Work to be completed —
Rewrite the entries below as a numbered list of their text, leaving out the pictures and any blank lines.

Stored data entries
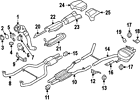 18308603651 Bmw Genuine Oem Muffler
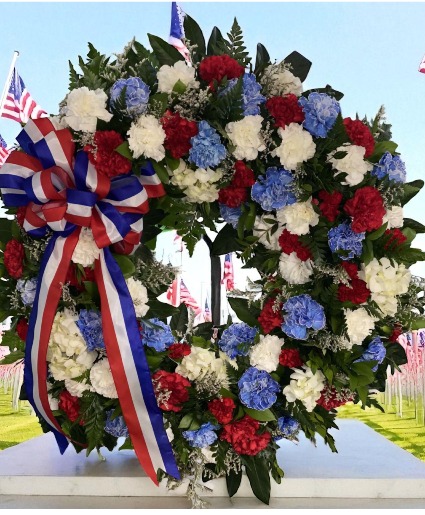 Forever Faithful Wreath Wreath Standing Spray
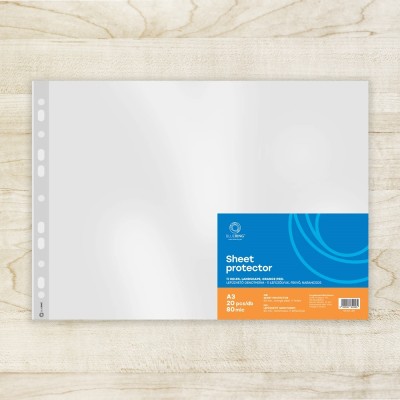 Genotherm lefűzhető, A3, 80 micron fekvő, narancsos Bluering® 20 db/csomag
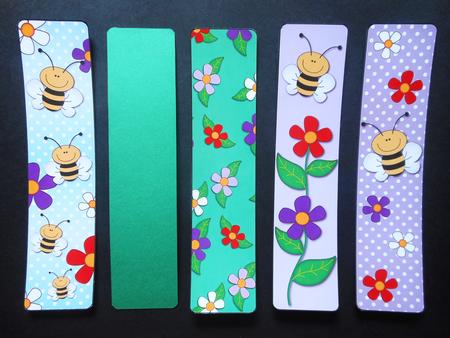 Flowers and Bees Bookmarks - CUP531954_750 | Craftsuprint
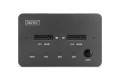 Digitus Stacja dokująca dysków z funkcją klonowania | USB-C 3.1 Gen2 10Gbps | SSD M.2 NVMe (max. 2x 4TB) | Funkcja Offline Clone | Czarna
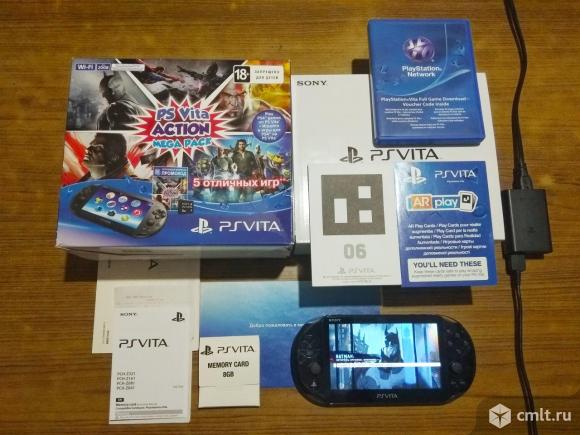 PS VITA Slim (полный комплект) + игры. Фото 1.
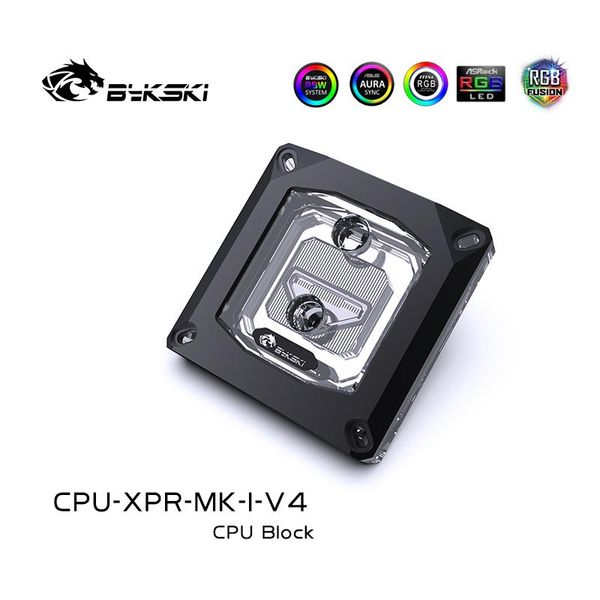 Uso de bloco de água da CPU Bykski de resfriamento para Intel LGA1150 1151 1155 1156 /2011 2066 /LGA 1700 1200 Radiator resfriado rgb aura /cpuxprmkiv4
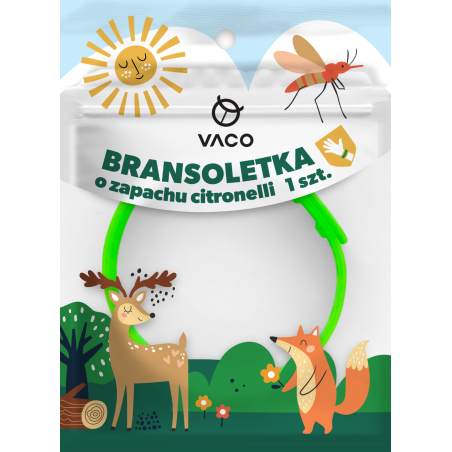 VACO KIDS Bransoletka na komary świecąca w ciemności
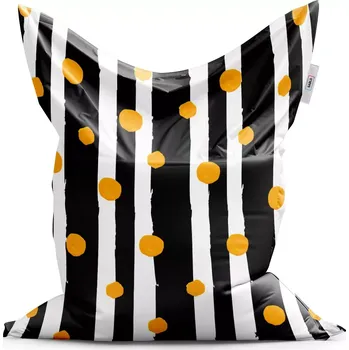 Sedací pytel Sablio Sedací vak Classic Pruhy a puntíky - 150x100 cm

Answer section —
1.  18308603651 Bmw Genuine Oem Muffler
2.  Forever Faithful Wreath Wreath Standing Spray
3.  Genotherm lefűzhető, A3, 80 micron fekvő, narancsos Bluering® 20 db/csomag
4.  Flowers and Bees Bookmarks - CUP531954_750 | Craftsuprint
5.  Digitus Stacja dokująca dysków z funkcją klonowania | USB-C 3.1 Gen2 10Gbps | SSD M.2 NVMe (max. 2x 4TB) | Funkcja Offline Clone | Czarna
6.  PS VITA Slim (полный комплект) + игры. Фото 1.
7.  Uso de bloco de água da CPU Bykski de resfriamento para Intel LGA1150 1151 1155 1156 /2011 2066 /LGA 1700 1200 Radiator resfriado rgb aura /cpuxprmkiv4
8.  VACO KIDS Bransoletka na komary świecąca w ciemności
9.  Sedací pytel Sablio Sedací vak Classic Pruhy a puntíky - 150x100 cm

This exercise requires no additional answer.